China, already a global powerhouse in high-tech areas from solar panels to bullet trains, is turning its industrial might to the challenge of making more of its own drugs for a vast and aging population.

Given the 10 years or more it typically takes to bring a new medicine to market, original "Made in China" treatments won't arrive overnight, but multinationals are already encountering more competition from local generic drugs that look set for a quantum leap in quality.

The stakes are high. China is the world's second biggest drugs market behind the United States, and fast food, smoking and pollution have fueled a rise in cancers and chronic heart and lung diseases.

The country also has more diabetics than any other in the world, with numbers expected to hit 151 million by 2040 from 110 million today, according to the International Diabetes Federation.

That has made China a sweet spot for Denmark's Novo Nordisk; the world's biggest insulin producer has mined a rich seam in the country since opening production facilities here in 1995.

By 2010, it dominated 63 percent of China's insulin market. But it has recently been losing ground to local competitors cheered on by Beijing.

"China is going to be tough for us for the next couple of years," said Chief Science Officer Mads Krogsgaard Thomsen. "Right now, the country is very focused on building domestic production."
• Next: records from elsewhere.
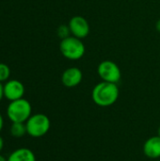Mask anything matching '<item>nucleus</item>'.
<instances>
[{
	"instance_id": "1",
	"label": "nucleus",
	"mask_w": 160,
	"mask_h": 161,
	"mask_svg": "<svg viewBox=\"0 0 160 161\" xmlns=\"http://www.w3.org/2000/svg\"><path fill=\"white\" fill-rule=\"evenodd\" d=\"M119 87L115 83L101 81L97 83L91 92V98L95 105L107 108L114 105L119 98Z\"/></svg>"
},
{
	"instance_id": "2",
	"label": "nucleus",
	"mask_w": 160,
	"mask_h": 161,
	"mask_svg": "<svg viewBox=\"0 0 160 161\" xmlns=\"http://www.w3.org/2000/svg\"><path fill=\"white\" fill-rule=\"evenodd\" d=\"M31 115V104L25 98L11 101L7 108V116L11 123H25Z\"/></svg>"
},
{
	"instance_id": "3",
	"label": "nucleus",
	"mask_w": 160,
	"mask_h": 161,
	"mask_svg": "<svg viewBox=\"0 0 160 161\" xmlns=\"http://www.w3.org/2000/svg\"><path fill=\"white\" fill-rule=\"evenodd\" d=\"M59 51L65 58L78 60L85 55L86 47L81 39L74 36H69L60 41Z\"/></svg>"
},
{
	"instance_id": "4",
	"label": "nucleus",
	"mask_w": 160,
	"mask_h": 161,
	"mask_svg": "<svg viewBox=\"0 0 160 161\" xmlns=\"http://www.w3.org/2000/svg\"><path fill=\"white\" fill-rule=\"evenodd\" d=\"M26 134L32 138H41L46 135L50 129V119L42 113L33 114L25 122Z\"/></svg>"
},
{
	"instance_id": "5",
	"label": "nucleus",
	"mask_w": 160,
	"mask_h": 161,
	"mask_svg": "<svg viewBox=\"0 0 160 161\" xmlns=\"http://www.w3.org/2000/svg\"><path fill=\"white\" fill-rule=\"evenodd\" d=\"M97 74L102 81L117 84L122 78L120 67L112 60H103L97 67Z\"/></svg>"
},
{
	"instance_id": "6",
	"label": "nucleus",
	"mask_w": 160,
	"mask_h": 161,
	"mask_svg": "<svg viewBox=\"0 0 160 161\" xmlns=\"http://www.w3.org/2000/svg\"><path fill=\"white\" fill-rule=\"evenodd\" d=\"M68 25L72 36H74L78 39L83 40L90 33V24L83 16L75 15L72 17L69 21Z\"/></svg>"
},
{
	"instance_id": "7",
	"label": "nucleus",
	"mask_w": 160,
	"mask_h": 161,
	"mask_svg": "<svg viewBox=\"0 0 160 161\" xmlns=\"http://www.w3.org/2000/svg\"><path fill=\"white\" fill-rule=\"evenodd\" d=\"M25 86L17 79H10L4 84V97L8 101H15L24 98Z\"/></svg>"
},
{
	"instance_id": "8",
	"label": "nucleus",
	"mask_w": 160,
	"mask_h": 161,
	"mask_svg": "<svg viewBox=\"0 0 160 161\" xmlns=\"http://www.w3.org/2000/svg\"><path fill=\"white\" fill-rule=\"evenodd\" d=\"M83 79V73L77 67L67 68L61 75V83L66 88H74L78 86Z\"/></svg>"
},
{
	"instance_id": "9",
	"label": "nucleus",
	"mask_w": 160,
	"mask_h": 161,
	"mask_svg": "<svg viewBox=\"0 0 160 161\" xmlns=\"http://www.w3.org/2000/svg\"><path fill=\"white\" fill-rule=\"evenodd\" d=\"M143 153L150 159H159L160 158V137L153 136L146 140L143 144Z\"/></svg>"
},
{
	"instance_id": "10",
	"label": "nucleus",
	"mask_w": 160,
	"mask_h": 161,
	"mask_svg": "<svg viewBox=\"0 0 160 161\" xmlns=\"http://www.w3.org/2000/svg\"><path fill=\"white\" fill-rule=\"evenodd\" d=\"M8 161H36V157L30 149L22 147L14 150L8 156Z\"/></svg>"
},
{
	"instance_id": "11",
	"label": "nucleus",
	"mask_w": 160,
	"mask_h": 161,
	"mask_svg": "<svg viewBox=\"0 0 160 161\" xmlns=\"http://www.w3.org/2000/svg\"><path fill=\"white\" fill-rule=\"evenodd\" d=\"M10 134L14 138H22L26 134L25 123H12L10 125Z\"/></svg>"
},
{
	"instance_id": "12",
	"label": "nucleus",
	"mask_w": 160,
	"mask_h": 161,
	"mask_svg": "<svg viewBox=\"0 0 160 161\" xmlns=\"http://www.w3.org/2000/svg\"><path fill=\"white\" fill-rule=\"evenodd\" d=\"M9 76H10V68L7 64L0 62V82L3 83L8 81Z\"/></svg>"
},
{
	"instance_id": "13",
	"label": "nucleus",
	"mask_w": 160,
	"mask_h": 161,
	"mask_svg": "<svg viewBox=\"0 0 160 161\" xmlns=\"http://www.w3.org/2000/svg\"><path fill=\"white\" fill-rule=\"evenodd\" d=\"M57 34L58 36V38H60V40H63L69 36H71V31H70V28H69V25H61L58 27V30H57Z\"/></svg>"
},
{
	"instance_id": "14",
	"label": "nucleus",
	"mask_w": 160,
	"mask_h": 161,
	"mask_svg": "<svg viewBox=\"0 0 160 161\" xmlns=\"http://www.w3.org/2000/svg\"><path fill=\"white\" fill-rule=\"evenodd\" d=\"M4 98V84L0 82V102Z\"/></svg>"
},
{
	"instance_id": "15",
	"label": "nucleus",
	"mask_w": 160,
	"mask_h": 161,
	"mask_svg": "<svg viewBox=\"0 0 160 161\" xmlns=\"http://www.w3.org/2000/svg\"><path fill=\"white\" fill-rule=\"evenodd\" d=\"M3 125H4V119H3L2 114L0 113V132H1V130L3 128Z\"/></svg>"
},
{
	"instance_id": "16",
	"label": "nucleus",
	"mask_w": 160,
	"mask_h": 161,
	"mask_svg": "<svg viewBox=\"0 0 160 161\" xmlns=\"http://www.w3.org/2000/svg\"><path fill=\"white\" fill-rule=\"evenodd\" d=\"M3 147H4V140H3V138L0 136V152L2 151Z\"/></svg>"
},
{
	"instance_id": "17",
	"label": "nucleus",
	"mask_w": 160,
	"mask_h": 161,
	"mask_svg": "<svg viewBox=\"0 0 160 161\" xmlns=\"http://www.w3.org/2000/svg\"><path fill=\"white\" fill-rule=\"evenodd\" d=\"M156 29L160 33V19L157 20V22L156 23Z\"/></svg>"
},
{
	"instance_id": "18",
	"label": "nucleus",
	"mask_w": 160,
	"mask_h": 161,
	"mask_svg": "<svg viewBox=\"0 0 160 161\" xmlns=\"http://www.w3.org/2000/svg\"><path fill=\"white\" fill-rule=\"evenodd\" d=\"M0 161H8V158H6L4 156L0 155Z\"/></svg>"
},
{
	"instance_id": "19",
	"label": "nucleus",
	"mask_w": 160,
	"mask_h": 161,
	"mask_svg": "<svg viewBox=\"0 0 160 161\" xmlns=\"http://www.w3.org/2000/svg\"><path fill=\"white\" fill-rule=\"evenodd\" d=\"M157 136H159L160 137V126L158 127V130H157Z\"/></svg>"
},
{
	"instance_id": "20",
	"label": "nucleus",
	"mask_w": 160,
	"mask_h": 161,
	"mask_svg": "<svg viewBox=\"0 0 160 161\" xmlns=\"http://www.w3.org/2000/svg\"><path fill=\"white\" fill-rule=\"evenodd\" d=\"M155 161H160L159 159H157V160H155Z\"/></svg>"
}]
</instances>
Local rivals are selling both cut-price basic insulin and sophisticated modern versions, including a biosimilar copy of Sanofi's Lantus made by Chinese biotech specialist Gan & Lee Pharmaceuticals.

END OF BRANDED GENERICS?

Greater local competition is also evident in other areas, helping the top 10 Chinese drugmakers grow sales 12 percent on average this year, according to IMS Consulting - twice the rate of multinationals, which suffered a setback from a bribery scandal at GlaxoSmithKline two years ago.

GSK itself has seen its drug sales slump.

Increasing local competition is part of a structural upheaval in China's hospital-dominated prescription drug market. Selling drugs to patients at a hefty mark-up - especially off-patent Western "branded generics" - often accounts for 40-50 percent of Chinese hospitals' revenues. But the authorities are now pushing a policy of zero mark-ups, initially in smaller county hospitals.

"Branded generics are something that exist today, but the need for them in 10 years time is not going to be there," said Luke Miels, AstraZeneca's global portfolio head.

That means foreign firms will be more reliant on new, patented medicines, although the scale of demand for such expensive products is uncertain in a country with only basic health insurance cover.

At the other end of the spectrum, multinationals aim to build up volume, often in partnership with local players, in the big markets outside China's top cities, where distribution costs are high and prices low.

"It's the right thing to do, even if profit margins shrink," said the head of one big multinational.

REGULATOR REFORM

Pivotal to the transformation of the market is the China Food and Drug Administration, led by reformist boss Bi Jingquan since January.

The watchdog has promised to speed up approval of innovative new drugs, which can take 5-7 years, while cracking down on substandard local generics.

"This creates lots of opportunities for local Chinese companies that have a strong focus on innovation," said a spokesman for China's Fosun Pharma, which sees itself among the winners.

It is not alone. A cluster of drug research labs in eastern Shanghai highlights the promise of China's life sciences sector. The area brings together multinational and local firms, alongside contract research businesses and small biotech operations.

Among the latter is Hua Medicine, led by Chinese-born, Western-educated Chief Executive Li Chen, who used to run Roche's China R&D center. Now he is developing a novel diabetes treatment, licensed from Roche, while working on Hua's own promising leads.

Another standard-bearer for Chinese biotech is Beijing-based cancer specialist BeiGene, which last month announced plans for a $100 million initial public offering on Nasdaq.

At a time when China's academic researchers have grabbed headlines by editing the genes of human embryos, such start-ups highlight the commercial potential of China's biotech know-how.

The history of failure in drug development suggests they won't have an easy ride, but GSK's China R&D head Min Li, a returnee from America, believes "there is a real chance for China to leap ahead in life sciences".

Dennis Gillings, executive chairman of leading contract research organization Quintiles, said the number of Chinese-developed drugs in the pipeline was rising fast.

"It's probably been taking everyone a little by surprise, the sheer scale of that," he said. "As we hit the next decade in the 2020s, I'd be very surprised if there wasn't at least a top 20, if not top 10, global pharma player that was headquartered in China."